Текст книги "Азъесмь"
Автор книги: Этгар Керет
Жанр:
Современная проза
сообщить о нарушении
Текущая страница: 5 (всего у книги 9 страниц)
Лошаденок
Это называется «Золотая палочка», и надо прочитать прилагающуюся инструкцию по использованию перед тем, как твоя девушка на него пописает. Потом варим кофе, берем печенье – типа, ничего не горит, – вместе смотрим клип на канале клипов, чморим певца, обнимаемся, вместе с певцом поем припев. И обратно к палочке. На палочке есть окошко. Когда в нем одна полоска, это значит – все в порядке, а когда две – круто, ты же всегда хотел стать папой.
Если честно, он ее любил. Взаправду, а не как, бывает, мямлят «конечно-я-тебя-люблю». Любил ее навеки, как в сказках, хоть-завтра-под-хупу, только вот вся эта история с ребенком дико его напрягала. Ей ситуация тоже давалась нелегко, но аборт ее пугал еще больше. И если они все равно знают, что хотят жить семьей, так просто получается, что лучше раньше, чем позже. «Тебя это все напрягает, – смеялась она, – ты вон весь потный». Он пытался отшутиться: «Тебе, сучке такой, это просто, матка-то у тебя. А я, ты ж знаешь, напрягаюсь, даже когда не с чего, – а уж сейчас, когда есть с чего…» «Я тоже боюсь», – она обвилась вокруг него. «Брось, – он обнял ее, – вот увидишь, все утрясется. Если будет сын, я буду учить его играть в баскетбол, а если дочка – знаешь, ей тоже баскетбол не повредит». Потом она немножко поплакала, а он ее поутешал, а потом она заснула, а он нет. Он чувствовал, как сзади, глубоко внутри, один за другим весенними цветами распускаются его геморрои.

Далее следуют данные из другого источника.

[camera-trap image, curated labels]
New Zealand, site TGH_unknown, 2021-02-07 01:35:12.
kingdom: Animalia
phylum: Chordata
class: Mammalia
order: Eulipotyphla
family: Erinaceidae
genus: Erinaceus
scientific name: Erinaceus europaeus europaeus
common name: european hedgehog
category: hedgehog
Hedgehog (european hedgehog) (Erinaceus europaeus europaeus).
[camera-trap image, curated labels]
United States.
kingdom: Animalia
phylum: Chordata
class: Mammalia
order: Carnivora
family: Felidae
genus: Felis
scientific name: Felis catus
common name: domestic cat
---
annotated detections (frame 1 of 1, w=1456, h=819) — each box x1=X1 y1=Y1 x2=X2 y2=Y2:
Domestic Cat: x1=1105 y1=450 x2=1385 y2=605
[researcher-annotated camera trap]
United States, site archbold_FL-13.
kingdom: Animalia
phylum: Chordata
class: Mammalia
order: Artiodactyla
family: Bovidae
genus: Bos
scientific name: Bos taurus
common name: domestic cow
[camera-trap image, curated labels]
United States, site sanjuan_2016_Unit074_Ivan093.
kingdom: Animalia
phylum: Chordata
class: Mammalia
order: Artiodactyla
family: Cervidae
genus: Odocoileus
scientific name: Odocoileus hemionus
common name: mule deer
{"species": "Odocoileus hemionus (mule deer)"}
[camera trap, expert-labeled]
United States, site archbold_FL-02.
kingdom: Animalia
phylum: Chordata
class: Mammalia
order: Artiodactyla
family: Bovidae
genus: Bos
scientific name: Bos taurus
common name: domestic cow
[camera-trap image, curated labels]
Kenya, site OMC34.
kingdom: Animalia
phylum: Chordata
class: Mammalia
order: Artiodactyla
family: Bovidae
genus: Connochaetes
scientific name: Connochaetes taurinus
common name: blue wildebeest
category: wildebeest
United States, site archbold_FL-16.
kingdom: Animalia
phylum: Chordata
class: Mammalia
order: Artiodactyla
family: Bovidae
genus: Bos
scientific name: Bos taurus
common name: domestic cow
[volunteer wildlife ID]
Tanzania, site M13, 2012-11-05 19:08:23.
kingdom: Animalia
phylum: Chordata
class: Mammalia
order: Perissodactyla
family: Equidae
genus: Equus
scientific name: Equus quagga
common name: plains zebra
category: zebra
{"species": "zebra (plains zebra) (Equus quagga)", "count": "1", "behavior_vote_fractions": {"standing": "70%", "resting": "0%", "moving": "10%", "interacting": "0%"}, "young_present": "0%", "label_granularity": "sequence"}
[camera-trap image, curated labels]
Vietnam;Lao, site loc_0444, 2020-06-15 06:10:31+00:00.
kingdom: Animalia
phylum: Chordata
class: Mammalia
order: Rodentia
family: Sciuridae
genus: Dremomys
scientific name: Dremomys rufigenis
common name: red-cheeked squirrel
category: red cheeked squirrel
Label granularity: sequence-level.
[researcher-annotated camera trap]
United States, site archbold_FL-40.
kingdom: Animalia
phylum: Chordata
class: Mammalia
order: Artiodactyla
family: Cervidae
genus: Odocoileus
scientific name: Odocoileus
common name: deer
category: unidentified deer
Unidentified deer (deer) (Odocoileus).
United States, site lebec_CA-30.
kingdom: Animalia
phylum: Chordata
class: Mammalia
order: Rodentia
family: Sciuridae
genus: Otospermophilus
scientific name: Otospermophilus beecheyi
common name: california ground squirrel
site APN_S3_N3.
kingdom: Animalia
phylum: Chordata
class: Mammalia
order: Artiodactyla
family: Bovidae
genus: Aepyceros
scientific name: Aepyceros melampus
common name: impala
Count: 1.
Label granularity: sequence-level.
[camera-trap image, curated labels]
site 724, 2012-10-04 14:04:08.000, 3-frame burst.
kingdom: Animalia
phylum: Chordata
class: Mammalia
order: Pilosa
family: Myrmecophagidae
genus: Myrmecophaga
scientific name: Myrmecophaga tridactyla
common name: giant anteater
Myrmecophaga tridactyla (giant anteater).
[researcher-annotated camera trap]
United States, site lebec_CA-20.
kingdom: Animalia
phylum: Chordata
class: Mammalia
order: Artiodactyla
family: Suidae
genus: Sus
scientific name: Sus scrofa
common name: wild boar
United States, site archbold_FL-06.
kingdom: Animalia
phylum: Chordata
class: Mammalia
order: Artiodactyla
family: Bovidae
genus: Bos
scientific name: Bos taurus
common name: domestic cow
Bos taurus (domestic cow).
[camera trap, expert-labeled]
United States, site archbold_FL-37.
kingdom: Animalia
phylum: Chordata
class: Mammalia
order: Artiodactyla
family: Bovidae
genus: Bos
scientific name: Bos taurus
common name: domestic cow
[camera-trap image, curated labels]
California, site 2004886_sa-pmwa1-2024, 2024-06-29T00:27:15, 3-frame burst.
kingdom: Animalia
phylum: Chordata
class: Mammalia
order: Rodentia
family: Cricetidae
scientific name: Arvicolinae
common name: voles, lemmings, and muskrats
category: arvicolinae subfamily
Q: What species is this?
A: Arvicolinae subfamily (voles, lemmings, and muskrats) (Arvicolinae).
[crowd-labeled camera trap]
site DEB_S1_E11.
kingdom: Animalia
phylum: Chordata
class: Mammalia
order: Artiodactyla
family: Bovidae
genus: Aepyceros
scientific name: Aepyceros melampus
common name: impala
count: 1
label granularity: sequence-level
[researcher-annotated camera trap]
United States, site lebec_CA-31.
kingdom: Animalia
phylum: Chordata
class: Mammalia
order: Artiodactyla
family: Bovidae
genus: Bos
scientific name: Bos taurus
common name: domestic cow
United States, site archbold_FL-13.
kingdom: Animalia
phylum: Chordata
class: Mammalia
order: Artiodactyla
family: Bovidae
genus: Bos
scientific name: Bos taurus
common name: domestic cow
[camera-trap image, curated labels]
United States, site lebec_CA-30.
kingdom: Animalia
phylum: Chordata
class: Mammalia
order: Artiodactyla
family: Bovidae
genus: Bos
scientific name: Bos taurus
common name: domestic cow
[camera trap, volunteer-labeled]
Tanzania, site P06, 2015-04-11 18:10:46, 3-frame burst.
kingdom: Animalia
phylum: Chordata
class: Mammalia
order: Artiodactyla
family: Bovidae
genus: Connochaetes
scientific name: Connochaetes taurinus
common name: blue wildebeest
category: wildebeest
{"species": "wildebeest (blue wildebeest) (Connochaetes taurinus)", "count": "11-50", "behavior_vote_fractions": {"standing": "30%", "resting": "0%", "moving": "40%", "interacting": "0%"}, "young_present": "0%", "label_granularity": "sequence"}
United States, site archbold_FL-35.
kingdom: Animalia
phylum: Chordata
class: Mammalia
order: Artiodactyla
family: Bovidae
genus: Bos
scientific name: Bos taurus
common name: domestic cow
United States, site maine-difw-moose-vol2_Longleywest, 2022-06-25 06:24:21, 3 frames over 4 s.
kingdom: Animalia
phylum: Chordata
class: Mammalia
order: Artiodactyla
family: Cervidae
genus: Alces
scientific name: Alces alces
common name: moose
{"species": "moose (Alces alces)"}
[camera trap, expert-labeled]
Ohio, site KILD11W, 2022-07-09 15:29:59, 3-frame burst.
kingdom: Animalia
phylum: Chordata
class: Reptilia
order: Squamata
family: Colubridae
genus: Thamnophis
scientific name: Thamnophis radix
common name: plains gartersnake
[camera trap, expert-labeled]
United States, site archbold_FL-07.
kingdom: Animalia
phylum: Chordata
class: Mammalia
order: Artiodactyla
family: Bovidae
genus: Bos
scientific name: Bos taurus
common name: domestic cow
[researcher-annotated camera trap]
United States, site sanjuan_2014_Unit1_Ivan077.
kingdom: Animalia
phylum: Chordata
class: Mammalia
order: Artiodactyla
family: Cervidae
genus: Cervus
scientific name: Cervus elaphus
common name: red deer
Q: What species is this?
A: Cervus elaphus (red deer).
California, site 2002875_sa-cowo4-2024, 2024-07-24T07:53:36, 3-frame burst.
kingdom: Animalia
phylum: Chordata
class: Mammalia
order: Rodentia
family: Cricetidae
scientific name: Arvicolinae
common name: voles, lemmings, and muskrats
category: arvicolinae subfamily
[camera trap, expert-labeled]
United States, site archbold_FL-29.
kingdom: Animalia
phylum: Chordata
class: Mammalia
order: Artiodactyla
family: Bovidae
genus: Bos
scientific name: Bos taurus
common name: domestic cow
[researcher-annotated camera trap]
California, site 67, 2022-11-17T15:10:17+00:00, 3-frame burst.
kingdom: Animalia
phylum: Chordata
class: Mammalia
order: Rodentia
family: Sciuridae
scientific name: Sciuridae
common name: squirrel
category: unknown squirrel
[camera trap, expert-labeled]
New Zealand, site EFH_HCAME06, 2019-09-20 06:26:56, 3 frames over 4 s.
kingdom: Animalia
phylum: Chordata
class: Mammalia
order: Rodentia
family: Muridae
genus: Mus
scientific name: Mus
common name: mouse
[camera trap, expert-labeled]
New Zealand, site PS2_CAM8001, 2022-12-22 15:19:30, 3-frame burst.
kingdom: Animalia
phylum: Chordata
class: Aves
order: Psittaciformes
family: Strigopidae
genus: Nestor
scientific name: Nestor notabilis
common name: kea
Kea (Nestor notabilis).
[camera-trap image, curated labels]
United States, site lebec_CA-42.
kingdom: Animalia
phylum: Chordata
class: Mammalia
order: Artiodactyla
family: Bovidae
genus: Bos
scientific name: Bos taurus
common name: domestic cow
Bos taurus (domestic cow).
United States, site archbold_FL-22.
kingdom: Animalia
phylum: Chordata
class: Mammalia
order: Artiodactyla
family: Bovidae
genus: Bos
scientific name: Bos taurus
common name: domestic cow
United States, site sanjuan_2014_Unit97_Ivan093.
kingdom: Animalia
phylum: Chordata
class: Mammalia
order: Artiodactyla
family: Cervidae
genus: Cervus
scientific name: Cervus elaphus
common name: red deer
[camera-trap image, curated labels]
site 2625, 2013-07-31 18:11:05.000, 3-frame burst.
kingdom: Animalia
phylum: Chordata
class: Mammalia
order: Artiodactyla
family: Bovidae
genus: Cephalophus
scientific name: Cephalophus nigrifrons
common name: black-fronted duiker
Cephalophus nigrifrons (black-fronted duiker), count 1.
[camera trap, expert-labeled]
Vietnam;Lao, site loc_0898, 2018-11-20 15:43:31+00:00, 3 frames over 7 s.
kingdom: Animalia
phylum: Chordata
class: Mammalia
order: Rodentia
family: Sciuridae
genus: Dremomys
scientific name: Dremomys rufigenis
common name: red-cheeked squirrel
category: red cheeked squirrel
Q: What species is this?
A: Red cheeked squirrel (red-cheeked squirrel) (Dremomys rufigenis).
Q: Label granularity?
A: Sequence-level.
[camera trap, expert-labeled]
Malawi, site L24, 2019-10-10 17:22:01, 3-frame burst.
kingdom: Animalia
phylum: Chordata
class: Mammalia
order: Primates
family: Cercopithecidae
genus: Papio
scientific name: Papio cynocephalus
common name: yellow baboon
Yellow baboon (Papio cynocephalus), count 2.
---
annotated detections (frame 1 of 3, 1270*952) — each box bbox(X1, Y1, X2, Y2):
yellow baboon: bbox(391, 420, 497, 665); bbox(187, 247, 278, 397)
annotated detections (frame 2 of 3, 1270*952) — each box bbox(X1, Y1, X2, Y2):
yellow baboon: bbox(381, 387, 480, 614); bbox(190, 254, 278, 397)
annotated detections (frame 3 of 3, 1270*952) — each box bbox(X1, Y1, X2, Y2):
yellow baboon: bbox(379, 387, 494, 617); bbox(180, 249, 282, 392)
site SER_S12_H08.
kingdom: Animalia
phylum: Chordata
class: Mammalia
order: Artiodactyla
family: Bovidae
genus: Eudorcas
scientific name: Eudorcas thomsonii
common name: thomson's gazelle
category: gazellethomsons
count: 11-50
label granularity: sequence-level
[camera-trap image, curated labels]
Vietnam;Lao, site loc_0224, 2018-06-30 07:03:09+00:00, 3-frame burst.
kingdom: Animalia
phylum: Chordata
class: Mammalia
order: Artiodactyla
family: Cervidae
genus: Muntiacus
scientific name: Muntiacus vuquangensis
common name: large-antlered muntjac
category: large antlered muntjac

Сначала, пока не было живота, он пробовал не думать об этом, и не то чтобы становилось легче, – но хоть было куда деться. Потом, когда уже стало немножко видно, он начал представлять себе, как ребенок сидит у нее в животе: маленький такой сучонок в деловом костюме. И правда, с чего бы ему не уродиться какой-нибудь пакостью, потому что дети – это как русская рулетка, никогда заранее не знаешь, что получишь. Однажды, на третьем месяце, он пошел в магазин за деталями для компьютера и увидел мерзкого ребенка в комбинезоне, который заставлял маму купить ему игру для приставки и внаглую угрожал, что сбросит свое жирненькое тельце с площадки второго этажа. «Прыгай! – крикнул он ребенку снизу. – Слабо тебе, а, вымогатель?» – и сразу смылся, чтобы истеричная мамаша не позвала охранников. В ту же ночь ему снился сон, как он сталкивает свою девушку с лестницы, чтобы она выкинула. Или это был не сон, просто мысль промелькнула, когда они пошли гулять, и он подумал, что это не дело, что он должен предпринять какие-нибудь шаги. Серьезные шаги, не на уровне разговора с мамой или с бабушкой; шаги, требующие как минимум зайти в гости к прабабушке.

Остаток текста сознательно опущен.